* _BRANO FORNITO_:
§ §

Data la grande semplicità di fruizione del paradigma di visualizzazione dello

scrollytelling, ma la sua perlopiù complessa implementazione tecnica, si è scelto di

realizzare un prodotto che permettesse di facilitare i creatori di contenuti web nella realizzazione di questi prodotti, rendendo il lavoro progettuale il più fluido possibile.

Come prima istanza di questo lavoro, al Capitolo 2 (Raccontare online: la narrazione

in rete ed il coinvolgimento degli utenti), vengono spiegate il contesto e le motivazioni

che hanno portato ad una sempre maggior presenza di prodotti di digital storytelling online, focalizzandosi in ultimo su quella che è la metodologia visuale dello

scrollytelling e fornendo una prima anticipazione delle sue caratteristiche prettamente

visive e coinvolgenti. Successivamente, nel Capitolo 3 (Anatomia tecnica dello

scrollytelling), vengono approfondite quelle che sono le caratteristiche tecniche del

paradigma di visualizzazione in questione, riportando indicazioni di esperti del settore della programmazione web, oltre che la presentazione di alcuni prodotti definibili di

scrollytelling, arrivando ad una teorizzazione di linee guida per la standardizzazione

di questi prodotti, ad oggi scorrelati tra di loro.

§ §

[Elementi archiviati]
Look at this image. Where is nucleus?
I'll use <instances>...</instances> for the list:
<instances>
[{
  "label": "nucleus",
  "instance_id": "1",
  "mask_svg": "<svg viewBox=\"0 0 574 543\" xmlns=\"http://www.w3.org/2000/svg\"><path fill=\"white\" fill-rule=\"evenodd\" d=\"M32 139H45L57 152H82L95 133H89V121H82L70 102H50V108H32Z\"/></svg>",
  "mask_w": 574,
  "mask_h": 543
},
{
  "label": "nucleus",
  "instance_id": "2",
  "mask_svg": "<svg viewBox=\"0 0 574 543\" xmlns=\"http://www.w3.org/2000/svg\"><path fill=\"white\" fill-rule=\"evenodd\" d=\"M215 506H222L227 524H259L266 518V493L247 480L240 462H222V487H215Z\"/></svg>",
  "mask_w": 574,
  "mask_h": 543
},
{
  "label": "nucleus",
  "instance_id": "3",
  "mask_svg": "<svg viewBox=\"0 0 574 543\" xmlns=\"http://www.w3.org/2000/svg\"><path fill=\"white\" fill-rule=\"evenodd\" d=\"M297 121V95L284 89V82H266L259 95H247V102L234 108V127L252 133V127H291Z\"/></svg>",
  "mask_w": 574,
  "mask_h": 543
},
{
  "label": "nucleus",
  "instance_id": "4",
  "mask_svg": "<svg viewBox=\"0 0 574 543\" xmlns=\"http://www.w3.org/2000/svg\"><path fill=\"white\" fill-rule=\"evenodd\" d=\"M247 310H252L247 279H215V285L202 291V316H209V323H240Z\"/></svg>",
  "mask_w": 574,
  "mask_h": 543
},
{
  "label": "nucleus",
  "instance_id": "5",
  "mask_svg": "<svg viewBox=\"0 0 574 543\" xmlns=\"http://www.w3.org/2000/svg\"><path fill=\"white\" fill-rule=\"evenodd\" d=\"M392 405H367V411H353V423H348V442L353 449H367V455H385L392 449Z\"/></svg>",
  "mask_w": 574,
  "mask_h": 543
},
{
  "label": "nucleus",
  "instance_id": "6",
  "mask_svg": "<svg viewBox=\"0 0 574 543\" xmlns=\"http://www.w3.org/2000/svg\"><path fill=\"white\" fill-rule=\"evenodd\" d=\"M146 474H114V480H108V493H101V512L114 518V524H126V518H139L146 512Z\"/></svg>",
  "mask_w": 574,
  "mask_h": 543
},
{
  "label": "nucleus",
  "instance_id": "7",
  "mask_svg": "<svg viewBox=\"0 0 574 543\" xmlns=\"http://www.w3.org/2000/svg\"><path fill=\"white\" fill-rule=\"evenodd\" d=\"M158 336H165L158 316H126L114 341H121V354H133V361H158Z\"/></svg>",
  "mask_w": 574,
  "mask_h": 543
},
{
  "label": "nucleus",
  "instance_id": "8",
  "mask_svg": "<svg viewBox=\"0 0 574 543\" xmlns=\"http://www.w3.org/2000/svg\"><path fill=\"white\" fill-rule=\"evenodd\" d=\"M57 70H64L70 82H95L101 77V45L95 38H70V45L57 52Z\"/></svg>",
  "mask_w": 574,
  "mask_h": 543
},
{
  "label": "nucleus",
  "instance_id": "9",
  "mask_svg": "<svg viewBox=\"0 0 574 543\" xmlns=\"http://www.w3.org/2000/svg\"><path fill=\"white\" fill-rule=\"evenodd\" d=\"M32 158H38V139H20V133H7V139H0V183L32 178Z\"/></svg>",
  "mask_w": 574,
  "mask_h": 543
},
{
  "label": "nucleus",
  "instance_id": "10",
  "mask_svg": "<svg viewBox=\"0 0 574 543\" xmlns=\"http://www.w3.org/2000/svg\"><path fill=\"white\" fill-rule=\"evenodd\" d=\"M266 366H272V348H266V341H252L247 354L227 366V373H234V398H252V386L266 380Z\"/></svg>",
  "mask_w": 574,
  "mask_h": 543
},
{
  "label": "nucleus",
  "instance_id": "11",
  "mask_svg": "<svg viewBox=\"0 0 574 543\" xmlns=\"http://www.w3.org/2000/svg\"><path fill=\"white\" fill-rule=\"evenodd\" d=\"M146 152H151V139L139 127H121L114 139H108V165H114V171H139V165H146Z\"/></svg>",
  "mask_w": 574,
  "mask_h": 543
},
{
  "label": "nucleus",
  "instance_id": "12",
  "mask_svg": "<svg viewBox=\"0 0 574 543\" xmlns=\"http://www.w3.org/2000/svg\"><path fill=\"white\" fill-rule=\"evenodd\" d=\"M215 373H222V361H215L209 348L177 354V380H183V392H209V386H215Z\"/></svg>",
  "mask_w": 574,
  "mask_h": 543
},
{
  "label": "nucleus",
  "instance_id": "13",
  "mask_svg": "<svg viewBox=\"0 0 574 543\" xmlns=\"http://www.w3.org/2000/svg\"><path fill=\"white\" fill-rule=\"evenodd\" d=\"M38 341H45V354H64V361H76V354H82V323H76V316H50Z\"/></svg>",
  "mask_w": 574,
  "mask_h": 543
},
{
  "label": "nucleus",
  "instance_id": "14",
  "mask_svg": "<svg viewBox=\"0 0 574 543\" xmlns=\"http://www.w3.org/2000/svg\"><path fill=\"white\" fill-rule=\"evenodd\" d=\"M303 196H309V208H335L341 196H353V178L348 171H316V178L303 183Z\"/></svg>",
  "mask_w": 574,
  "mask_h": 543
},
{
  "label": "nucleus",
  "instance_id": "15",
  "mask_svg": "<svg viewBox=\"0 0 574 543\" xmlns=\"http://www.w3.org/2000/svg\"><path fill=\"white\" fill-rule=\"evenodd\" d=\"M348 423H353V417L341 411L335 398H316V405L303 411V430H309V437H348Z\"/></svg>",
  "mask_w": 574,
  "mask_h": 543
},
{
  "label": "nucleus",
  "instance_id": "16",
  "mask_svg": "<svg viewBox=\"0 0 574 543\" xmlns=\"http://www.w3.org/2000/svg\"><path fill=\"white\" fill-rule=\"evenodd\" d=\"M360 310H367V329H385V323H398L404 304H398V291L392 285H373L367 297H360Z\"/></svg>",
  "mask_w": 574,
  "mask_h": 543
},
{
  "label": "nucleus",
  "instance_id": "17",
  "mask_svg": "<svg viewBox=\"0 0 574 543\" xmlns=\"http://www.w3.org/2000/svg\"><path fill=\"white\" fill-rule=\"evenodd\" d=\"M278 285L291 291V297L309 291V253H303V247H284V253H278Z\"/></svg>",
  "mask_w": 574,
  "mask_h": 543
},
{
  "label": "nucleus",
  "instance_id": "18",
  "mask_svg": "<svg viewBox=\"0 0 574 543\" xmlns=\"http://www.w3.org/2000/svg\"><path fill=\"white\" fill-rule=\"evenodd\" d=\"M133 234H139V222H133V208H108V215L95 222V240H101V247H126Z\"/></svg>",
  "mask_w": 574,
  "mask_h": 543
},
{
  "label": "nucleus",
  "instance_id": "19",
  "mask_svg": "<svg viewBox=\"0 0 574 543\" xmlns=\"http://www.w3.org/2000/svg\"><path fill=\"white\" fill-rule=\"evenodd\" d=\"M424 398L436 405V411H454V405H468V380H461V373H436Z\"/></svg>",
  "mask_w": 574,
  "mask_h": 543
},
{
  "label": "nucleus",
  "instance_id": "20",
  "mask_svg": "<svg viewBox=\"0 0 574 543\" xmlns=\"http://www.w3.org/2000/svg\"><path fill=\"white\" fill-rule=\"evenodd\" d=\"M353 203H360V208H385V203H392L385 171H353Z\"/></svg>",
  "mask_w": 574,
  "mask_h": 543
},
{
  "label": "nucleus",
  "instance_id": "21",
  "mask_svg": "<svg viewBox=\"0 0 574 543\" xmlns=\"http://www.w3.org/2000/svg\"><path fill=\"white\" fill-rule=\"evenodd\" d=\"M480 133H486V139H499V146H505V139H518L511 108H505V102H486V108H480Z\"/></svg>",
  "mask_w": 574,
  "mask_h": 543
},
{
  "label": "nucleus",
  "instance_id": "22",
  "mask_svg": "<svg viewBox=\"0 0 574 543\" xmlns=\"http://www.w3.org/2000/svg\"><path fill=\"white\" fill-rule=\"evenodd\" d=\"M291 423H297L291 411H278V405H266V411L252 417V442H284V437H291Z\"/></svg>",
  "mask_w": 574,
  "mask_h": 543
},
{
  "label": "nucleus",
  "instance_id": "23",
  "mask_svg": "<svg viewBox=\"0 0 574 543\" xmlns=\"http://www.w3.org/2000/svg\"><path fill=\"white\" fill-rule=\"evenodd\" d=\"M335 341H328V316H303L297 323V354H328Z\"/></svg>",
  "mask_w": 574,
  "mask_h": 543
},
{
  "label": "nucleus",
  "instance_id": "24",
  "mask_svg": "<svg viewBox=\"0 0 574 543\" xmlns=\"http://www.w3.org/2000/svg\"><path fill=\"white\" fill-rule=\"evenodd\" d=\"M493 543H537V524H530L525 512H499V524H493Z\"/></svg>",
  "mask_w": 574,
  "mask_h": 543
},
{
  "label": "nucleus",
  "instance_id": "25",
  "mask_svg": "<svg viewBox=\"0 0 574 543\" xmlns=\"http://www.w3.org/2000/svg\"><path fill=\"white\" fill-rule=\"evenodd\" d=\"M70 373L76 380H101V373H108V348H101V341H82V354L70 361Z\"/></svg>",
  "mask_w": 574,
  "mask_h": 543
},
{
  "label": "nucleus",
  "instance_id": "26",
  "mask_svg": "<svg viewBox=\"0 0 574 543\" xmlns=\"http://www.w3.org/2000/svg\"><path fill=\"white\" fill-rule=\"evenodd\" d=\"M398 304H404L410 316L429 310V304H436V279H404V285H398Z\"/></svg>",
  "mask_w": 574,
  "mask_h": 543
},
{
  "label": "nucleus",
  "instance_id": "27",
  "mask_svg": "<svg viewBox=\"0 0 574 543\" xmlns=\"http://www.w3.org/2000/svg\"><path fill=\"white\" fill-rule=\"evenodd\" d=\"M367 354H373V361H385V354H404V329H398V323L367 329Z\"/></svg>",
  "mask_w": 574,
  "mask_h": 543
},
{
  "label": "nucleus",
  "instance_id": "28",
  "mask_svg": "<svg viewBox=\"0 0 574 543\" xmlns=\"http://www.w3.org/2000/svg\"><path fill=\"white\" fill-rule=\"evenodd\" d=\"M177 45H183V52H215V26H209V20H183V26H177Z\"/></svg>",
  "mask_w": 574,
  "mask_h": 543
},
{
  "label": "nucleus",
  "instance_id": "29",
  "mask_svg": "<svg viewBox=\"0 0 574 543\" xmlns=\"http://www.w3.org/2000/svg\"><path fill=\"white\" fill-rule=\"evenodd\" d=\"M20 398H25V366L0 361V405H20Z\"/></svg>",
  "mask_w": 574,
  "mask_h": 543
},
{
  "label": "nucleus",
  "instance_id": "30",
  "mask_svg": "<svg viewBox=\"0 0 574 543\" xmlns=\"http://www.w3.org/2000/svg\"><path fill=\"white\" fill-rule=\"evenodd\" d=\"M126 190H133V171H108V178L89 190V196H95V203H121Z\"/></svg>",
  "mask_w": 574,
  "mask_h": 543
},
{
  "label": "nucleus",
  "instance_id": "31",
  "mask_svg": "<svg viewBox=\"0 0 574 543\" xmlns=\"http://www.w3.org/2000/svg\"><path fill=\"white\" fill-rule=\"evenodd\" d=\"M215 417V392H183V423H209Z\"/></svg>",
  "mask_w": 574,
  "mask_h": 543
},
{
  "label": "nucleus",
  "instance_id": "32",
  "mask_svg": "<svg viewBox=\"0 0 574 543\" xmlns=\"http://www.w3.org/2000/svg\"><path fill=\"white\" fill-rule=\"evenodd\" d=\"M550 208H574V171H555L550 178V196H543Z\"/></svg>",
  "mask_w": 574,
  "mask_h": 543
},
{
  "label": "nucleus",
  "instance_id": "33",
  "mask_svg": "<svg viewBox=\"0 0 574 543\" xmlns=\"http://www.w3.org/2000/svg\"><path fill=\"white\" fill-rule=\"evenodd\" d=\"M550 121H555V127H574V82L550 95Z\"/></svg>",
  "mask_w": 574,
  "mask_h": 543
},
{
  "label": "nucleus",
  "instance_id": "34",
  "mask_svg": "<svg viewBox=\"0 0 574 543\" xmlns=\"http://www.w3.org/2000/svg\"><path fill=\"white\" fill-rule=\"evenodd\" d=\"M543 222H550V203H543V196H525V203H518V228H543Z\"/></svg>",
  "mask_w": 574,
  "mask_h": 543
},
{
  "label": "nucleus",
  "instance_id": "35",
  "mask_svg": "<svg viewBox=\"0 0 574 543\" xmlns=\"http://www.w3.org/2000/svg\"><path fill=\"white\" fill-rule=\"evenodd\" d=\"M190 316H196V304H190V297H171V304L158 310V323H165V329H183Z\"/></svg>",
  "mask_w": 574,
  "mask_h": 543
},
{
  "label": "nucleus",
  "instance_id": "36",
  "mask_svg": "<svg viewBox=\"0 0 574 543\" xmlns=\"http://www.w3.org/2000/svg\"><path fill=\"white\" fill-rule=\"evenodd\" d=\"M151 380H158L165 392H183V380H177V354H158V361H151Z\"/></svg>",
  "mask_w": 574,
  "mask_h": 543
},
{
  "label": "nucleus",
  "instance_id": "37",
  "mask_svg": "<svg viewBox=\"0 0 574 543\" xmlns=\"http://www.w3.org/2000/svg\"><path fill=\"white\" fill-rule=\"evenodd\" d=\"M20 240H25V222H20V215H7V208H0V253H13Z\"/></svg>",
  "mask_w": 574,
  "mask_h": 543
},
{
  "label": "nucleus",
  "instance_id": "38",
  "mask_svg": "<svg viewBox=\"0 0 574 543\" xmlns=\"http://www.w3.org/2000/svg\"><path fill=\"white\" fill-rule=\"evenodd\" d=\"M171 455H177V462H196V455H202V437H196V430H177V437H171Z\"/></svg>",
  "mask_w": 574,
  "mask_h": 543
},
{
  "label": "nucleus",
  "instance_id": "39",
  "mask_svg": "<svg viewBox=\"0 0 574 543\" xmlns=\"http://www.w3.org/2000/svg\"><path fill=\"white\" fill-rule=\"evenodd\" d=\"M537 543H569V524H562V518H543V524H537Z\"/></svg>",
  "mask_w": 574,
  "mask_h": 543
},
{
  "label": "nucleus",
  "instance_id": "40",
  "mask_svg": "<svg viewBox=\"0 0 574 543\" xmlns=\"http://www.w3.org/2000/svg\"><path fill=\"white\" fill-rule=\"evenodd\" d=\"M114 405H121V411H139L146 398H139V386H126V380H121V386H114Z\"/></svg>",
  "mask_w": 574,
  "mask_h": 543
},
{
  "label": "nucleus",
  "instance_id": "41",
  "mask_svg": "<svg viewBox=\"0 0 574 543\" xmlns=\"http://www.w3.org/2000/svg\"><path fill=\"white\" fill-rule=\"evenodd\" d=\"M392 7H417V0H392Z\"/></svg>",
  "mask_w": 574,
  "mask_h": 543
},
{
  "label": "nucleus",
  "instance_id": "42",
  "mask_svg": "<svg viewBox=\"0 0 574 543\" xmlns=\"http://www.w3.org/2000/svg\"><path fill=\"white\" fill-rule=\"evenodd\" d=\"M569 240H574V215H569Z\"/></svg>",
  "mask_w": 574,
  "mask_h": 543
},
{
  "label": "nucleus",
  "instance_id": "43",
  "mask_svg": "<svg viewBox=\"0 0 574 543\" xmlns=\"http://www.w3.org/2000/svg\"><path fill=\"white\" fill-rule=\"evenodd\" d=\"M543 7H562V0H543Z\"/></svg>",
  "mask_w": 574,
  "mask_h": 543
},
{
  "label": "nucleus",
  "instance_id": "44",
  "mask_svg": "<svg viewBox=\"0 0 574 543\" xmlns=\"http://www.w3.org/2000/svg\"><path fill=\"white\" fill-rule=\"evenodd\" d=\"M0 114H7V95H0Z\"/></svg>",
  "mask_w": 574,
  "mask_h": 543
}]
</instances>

§ §

* _COMPITI DA SVOLGERE_:
(A) Trasforma in un elenco puntato il paragrafo del brano sullo scrollytelling che inizia con «Come prima istanza di questo lavoro» e conserva i fatti principali.
(B) Scrivi il seguito del brano sullo scrollytelling, cominciando subito dopo la sua ultima frase.

* _RISPOSTE NUMERATE_:
(A)
- Il Capitolo 2 (Raccontare online: la narrazione in rete ed il coinvolgimento degli utenti) spiega il contesto e le motivazioni della crescente presenza di prodotti di digital storytelling online.
- Lo stesso capitolo si concentra infine sulla metodologia visuale dello scrollytelling e ne anticipa le caratteristiche visive e coinvolgenti.
- Il Capitolo 3 (Anatomia tecnica dello scrollytelling) approfondisce le caratteristiche tecniche di questo paradigma di visualizzazione.
- Il capitolo riporta indicazioni di esperti della programmazione web e presenta alcuni prodotti di scrollytelling.
- Infine teorizza linee guida per standardizzare questi prodotti, oggi scorrelati tra loro.

(B)
Il Capitolo 4 (ScrollAStory.js) è dedicato alla presentazione del prodotto realizzato in seno a questo progetto di tesi: una libreria JavaScript class-based che permette al suo utente, idealmente un creatore di contenuti, di realizzare siti di scrollytelling rispettando delle gerarchie di elementi HTML aventi delle classi predefinite, in base alla tipologia di componente animato che si intende realizzare.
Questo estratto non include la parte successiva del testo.